== Given entries
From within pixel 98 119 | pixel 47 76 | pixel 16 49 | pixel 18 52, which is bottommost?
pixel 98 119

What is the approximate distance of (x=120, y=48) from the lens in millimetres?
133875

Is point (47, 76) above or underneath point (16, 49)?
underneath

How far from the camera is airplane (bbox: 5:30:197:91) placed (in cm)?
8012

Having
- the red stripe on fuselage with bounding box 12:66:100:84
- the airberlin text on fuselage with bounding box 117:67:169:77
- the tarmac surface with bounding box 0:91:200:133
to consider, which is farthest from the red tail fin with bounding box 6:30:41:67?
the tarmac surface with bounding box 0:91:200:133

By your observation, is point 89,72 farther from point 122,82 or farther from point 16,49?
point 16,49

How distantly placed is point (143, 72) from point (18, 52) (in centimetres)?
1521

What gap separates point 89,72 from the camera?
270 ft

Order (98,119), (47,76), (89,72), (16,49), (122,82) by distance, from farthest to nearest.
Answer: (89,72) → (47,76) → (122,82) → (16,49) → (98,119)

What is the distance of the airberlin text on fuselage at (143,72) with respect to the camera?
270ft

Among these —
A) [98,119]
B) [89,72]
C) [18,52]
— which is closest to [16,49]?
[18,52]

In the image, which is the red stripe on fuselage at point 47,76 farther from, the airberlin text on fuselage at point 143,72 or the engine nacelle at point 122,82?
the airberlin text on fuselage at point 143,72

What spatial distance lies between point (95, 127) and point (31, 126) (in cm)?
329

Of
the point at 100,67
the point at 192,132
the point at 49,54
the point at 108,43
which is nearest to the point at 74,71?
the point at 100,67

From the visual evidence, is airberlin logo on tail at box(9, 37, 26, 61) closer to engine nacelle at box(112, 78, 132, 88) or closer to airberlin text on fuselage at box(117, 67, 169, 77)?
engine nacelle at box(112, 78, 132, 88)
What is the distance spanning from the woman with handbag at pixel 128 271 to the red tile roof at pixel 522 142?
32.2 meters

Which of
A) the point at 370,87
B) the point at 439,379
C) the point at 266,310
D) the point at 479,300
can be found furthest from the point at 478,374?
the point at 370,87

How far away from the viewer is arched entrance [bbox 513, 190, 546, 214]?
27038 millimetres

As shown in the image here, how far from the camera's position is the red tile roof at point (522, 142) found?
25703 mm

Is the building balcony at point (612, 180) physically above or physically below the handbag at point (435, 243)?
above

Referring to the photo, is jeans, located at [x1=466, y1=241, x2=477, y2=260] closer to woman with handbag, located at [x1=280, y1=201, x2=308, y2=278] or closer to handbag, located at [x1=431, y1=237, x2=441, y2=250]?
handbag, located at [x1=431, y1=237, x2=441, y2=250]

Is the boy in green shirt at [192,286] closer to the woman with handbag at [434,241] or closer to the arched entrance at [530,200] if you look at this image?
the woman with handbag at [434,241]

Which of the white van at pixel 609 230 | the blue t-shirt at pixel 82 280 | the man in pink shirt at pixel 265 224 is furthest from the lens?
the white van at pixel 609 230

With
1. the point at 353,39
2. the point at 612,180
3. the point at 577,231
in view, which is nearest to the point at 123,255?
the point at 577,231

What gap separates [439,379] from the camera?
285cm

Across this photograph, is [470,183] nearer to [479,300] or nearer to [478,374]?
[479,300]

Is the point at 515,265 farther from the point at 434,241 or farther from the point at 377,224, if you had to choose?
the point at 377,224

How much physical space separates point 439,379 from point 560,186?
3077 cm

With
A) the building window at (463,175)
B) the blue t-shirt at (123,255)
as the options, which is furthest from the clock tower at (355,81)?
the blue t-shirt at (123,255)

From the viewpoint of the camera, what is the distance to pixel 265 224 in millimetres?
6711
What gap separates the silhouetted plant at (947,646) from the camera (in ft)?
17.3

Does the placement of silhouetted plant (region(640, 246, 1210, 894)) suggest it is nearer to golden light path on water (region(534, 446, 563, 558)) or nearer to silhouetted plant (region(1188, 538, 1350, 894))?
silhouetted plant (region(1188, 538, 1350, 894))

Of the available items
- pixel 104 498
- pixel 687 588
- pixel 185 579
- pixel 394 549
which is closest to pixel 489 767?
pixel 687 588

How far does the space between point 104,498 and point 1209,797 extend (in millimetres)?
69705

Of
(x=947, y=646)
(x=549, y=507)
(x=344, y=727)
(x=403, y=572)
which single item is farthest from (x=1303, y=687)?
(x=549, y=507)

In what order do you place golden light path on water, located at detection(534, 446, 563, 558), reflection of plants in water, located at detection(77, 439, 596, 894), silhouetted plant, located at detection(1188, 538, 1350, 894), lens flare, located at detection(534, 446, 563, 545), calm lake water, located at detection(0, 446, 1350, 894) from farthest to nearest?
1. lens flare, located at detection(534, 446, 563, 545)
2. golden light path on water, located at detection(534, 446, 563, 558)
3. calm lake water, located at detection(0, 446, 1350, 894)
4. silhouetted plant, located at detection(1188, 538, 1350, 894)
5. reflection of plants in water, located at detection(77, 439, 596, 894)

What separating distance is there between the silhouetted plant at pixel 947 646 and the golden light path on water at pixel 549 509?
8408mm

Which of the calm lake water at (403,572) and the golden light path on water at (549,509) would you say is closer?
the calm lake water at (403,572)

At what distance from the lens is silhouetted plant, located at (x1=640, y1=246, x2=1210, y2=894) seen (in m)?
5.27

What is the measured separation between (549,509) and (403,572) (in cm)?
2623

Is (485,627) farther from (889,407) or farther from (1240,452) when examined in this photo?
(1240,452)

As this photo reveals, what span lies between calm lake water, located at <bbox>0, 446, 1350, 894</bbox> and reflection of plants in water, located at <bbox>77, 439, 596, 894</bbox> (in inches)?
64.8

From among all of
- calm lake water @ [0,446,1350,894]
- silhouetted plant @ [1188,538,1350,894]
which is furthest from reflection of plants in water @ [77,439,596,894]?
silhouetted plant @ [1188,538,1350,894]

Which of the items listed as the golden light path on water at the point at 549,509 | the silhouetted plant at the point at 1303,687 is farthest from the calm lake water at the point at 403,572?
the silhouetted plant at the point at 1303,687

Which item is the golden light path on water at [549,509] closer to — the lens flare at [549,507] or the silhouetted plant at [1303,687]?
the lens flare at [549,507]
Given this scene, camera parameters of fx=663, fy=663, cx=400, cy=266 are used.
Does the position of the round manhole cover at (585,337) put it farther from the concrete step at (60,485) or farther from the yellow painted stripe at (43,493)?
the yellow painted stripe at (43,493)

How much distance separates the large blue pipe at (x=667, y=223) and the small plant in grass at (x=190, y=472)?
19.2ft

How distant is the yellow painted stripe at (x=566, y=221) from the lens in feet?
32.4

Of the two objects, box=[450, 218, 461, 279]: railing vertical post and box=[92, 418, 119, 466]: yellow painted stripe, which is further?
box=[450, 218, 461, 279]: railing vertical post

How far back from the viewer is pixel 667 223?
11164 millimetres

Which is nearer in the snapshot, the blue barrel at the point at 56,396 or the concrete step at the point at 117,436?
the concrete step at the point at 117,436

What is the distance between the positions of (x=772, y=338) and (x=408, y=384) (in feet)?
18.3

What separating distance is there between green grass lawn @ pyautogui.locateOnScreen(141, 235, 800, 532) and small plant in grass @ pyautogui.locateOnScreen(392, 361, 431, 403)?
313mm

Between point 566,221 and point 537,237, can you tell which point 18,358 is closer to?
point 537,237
====
Find each line in the records above that contains the word "yellow", and copy those lines out in full.

**Answer to this task**.
Does the position of the round manhole cover at (585,337) put it farther from the concrete step at (60,485) or farther from the yellow painted stripe at (43,493)?
the yellow painted stripe at (43,493)
How distant is the yellow painted stripe at (x=566, y=221) from the lens in feet?
Of the two objects, box=[450, 218, 461, 279]: railing vertical post and box=[92, 418, 119, 466]: yellow painted stripe, which is further?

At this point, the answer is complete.